There is one other point of damages which was rather taken for granted on both sides than argued, but upon which a great deal of evidence was given; it is whether injury to the plaintiff's reputation can be considered in this action. From the consideration which, without a special argument or examination of authorities, I have given the subject I do not see how that matter can be gone into here. This is not an action of slander, nor has this court jurisdiction of such an action. It is in fact however the form may be, a suit for breach of contract; and damages are to be assessed on the same rule for the same injury whatever the form of action.

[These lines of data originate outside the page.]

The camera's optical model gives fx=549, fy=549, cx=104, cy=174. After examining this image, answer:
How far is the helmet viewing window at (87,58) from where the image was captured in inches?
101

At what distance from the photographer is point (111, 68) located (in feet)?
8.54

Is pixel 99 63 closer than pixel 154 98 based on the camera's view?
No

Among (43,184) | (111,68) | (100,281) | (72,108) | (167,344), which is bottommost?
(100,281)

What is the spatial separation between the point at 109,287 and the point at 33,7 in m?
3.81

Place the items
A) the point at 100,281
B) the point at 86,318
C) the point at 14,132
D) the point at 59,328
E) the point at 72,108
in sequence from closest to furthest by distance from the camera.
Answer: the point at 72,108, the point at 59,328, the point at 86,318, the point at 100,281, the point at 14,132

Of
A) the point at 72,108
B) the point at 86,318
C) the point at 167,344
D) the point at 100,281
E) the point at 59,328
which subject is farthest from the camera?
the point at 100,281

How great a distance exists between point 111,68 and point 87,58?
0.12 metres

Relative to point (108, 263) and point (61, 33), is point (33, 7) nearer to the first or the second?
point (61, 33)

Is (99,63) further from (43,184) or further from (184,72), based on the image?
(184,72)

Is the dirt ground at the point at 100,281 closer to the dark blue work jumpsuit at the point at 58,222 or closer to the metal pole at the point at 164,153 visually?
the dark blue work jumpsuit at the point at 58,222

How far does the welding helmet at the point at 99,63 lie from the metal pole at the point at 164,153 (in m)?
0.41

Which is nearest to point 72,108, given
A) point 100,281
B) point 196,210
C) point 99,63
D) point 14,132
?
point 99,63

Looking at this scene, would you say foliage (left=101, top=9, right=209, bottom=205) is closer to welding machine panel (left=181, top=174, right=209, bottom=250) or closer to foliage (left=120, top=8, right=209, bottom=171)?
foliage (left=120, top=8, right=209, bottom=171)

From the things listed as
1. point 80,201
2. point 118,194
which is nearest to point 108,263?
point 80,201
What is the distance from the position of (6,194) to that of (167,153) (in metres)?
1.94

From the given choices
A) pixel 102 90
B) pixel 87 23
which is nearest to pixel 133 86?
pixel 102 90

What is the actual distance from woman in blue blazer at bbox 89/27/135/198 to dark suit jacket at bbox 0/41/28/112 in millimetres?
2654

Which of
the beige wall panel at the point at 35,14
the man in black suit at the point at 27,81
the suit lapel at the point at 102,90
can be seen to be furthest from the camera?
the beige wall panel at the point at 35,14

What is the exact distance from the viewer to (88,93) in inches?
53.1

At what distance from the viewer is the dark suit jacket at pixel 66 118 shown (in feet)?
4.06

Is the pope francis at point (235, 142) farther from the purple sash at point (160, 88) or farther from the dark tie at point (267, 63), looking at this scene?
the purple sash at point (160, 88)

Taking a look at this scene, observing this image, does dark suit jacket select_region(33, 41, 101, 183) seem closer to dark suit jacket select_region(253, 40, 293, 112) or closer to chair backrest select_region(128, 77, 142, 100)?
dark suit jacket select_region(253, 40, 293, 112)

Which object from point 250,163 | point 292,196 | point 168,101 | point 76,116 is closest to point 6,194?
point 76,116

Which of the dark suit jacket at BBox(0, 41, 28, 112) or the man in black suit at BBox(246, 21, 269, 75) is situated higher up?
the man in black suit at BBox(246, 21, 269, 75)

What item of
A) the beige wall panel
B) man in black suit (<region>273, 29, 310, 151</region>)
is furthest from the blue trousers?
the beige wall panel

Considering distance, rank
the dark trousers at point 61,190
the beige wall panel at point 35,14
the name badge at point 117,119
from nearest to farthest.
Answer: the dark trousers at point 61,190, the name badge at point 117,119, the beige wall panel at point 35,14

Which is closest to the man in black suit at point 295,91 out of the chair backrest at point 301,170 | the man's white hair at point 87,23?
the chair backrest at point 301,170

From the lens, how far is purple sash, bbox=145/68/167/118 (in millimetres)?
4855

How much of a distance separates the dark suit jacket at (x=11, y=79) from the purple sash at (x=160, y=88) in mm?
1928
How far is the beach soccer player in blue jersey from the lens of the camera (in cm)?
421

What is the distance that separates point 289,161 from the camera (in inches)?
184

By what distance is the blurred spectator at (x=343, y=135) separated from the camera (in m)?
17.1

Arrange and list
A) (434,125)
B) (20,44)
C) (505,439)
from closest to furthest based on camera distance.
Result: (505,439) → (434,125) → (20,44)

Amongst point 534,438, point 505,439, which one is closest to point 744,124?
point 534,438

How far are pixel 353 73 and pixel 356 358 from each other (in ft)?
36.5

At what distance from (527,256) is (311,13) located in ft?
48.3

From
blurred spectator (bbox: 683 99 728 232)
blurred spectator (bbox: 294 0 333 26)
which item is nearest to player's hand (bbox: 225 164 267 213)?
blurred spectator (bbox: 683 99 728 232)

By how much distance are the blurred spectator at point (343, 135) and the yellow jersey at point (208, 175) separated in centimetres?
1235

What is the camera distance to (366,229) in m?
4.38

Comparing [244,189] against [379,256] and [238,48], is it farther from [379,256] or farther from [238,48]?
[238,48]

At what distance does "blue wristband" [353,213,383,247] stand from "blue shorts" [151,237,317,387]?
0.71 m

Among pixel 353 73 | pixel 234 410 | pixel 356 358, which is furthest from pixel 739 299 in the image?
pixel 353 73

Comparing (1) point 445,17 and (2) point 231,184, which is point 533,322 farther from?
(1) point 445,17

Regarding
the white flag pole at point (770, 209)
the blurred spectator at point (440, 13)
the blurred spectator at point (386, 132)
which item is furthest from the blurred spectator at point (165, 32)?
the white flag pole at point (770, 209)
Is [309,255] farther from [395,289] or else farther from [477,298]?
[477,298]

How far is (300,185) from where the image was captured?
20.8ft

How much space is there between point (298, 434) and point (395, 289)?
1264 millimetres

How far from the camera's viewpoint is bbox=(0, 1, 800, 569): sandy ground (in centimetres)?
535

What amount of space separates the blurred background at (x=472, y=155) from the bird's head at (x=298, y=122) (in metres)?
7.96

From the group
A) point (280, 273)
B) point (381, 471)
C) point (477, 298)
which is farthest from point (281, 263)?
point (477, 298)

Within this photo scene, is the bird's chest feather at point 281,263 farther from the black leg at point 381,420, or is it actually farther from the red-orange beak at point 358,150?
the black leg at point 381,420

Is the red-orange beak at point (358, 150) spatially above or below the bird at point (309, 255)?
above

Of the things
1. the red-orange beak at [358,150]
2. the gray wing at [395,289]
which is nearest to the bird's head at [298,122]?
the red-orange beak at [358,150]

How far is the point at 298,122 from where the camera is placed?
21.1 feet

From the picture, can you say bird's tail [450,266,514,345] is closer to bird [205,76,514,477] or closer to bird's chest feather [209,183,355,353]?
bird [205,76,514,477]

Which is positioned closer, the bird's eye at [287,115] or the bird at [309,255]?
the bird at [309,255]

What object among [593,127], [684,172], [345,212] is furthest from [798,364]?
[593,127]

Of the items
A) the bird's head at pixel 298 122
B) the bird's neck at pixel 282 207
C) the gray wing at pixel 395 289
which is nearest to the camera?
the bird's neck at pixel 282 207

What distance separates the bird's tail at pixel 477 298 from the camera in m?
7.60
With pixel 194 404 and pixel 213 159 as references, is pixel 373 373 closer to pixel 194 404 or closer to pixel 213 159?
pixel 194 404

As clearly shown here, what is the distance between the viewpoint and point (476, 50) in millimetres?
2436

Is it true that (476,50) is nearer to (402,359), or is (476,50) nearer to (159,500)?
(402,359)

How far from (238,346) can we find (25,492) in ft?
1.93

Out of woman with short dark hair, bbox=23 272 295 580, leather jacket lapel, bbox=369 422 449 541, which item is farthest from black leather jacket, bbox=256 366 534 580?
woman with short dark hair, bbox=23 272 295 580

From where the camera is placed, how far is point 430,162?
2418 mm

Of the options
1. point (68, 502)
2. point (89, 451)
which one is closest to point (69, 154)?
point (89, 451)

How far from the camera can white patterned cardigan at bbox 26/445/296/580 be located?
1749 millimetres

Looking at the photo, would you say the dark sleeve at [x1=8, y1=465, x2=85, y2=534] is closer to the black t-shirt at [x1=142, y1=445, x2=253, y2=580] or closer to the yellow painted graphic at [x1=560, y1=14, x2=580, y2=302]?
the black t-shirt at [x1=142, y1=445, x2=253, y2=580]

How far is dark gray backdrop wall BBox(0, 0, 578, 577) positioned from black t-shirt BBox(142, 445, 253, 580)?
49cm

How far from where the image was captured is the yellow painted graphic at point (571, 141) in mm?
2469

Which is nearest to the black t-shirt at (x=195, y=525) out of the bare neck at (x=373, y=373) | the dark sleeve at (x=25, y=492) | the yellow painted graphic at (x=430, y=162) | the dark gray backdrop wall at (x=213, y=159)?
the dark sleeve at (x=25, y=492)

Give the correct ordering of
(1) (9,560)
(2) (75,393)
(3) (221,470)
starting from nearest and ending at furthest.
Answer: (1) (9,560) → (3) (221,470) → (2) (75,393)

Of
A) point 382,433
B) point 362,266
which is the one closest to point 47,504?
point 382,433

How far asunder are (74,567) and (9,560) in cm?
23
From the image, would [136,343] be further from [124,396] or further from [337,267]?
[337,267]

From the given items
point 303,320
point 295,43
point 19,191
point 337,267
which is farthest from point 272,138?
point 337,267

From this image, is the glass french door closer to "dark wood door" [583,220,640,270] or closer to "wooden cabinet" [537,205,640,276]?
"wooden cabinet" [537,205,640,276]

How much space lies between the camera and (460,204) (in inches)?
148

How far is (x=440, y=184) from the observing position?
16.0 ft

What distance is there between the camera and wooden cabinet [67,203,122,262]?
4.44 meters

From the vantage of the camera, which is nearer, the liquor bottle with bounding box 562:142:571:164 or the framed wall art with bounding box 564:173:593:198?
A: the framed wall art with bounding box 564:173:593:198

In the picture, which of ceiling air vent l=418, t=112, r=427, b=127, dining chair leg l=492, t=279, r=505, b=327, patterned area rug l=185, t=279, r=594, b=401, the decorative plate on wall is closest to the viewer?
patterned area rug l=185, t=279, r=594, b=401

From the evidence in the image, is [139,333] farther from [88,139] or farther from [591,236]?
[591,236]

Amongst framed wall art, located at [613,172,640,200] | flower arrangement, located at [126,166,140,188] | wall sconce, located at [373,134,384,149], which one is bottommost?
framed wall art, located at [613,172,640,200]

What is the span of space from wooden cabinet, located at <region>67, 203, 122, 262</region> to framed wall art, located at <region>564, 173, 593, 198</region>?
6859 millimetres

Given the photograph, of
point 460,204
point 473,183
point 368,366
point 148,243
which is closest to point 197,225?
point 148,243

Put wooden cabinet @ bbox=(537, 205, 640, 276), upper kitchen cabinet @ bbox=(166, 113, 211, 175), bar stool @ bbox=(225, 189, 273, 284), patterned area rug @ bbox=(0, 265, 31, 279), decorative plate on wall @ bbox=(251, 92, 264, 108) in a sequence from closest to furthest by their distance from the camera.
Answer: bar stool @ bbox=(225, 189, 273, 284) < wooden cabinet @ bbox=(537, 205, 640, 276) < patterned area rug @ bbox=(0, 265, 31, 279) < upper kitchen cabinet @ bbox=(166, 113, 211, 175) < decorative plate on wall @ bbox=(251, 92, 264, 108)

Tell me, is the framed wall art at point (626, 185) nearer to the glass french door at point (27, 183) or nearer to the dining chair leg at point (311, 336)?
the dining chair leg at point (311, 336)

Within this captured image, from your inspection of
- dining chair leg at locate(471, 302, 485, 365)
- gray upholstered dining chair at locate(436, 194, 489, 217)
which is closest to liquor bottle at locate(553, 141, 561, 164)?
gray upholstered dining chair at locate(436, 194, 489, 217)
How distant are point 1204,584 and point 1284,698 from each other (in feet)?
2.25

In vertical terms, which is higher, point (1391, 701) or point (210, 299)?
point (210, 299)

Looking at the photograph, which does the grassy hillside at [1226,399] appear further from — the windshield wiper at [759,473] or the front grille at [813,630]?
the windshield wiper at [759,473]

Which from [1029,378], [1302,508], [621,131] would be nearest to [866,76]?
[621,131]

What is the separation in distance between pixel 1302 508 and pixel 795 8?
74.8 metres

As the point was not fully discussed, the libellant may, if he chooses, be heard further upon it upon the coming in of the assessor's report, upon notice to the other side that he shall bring it up at that time.2

With regard to the allegation that the libellant has forfeited all his wages by carrying some casks of Madeira wine, when the shipping articles prohibit the bringing distilled spirits on board the ship under pain of such 1271forfeiture, I can only say that wine is not distilled spirits, and cannot be made so by a usage of the port of New Bedford, or any other process that I am acquainted with, except distillation.

Interlocutory decree for the libellant.

1 [Reported by Hon. John Lowell, LL. D., District Judge, and here reprinted by permission.]

2 After a hearing on the assessor's report this view was adhered to.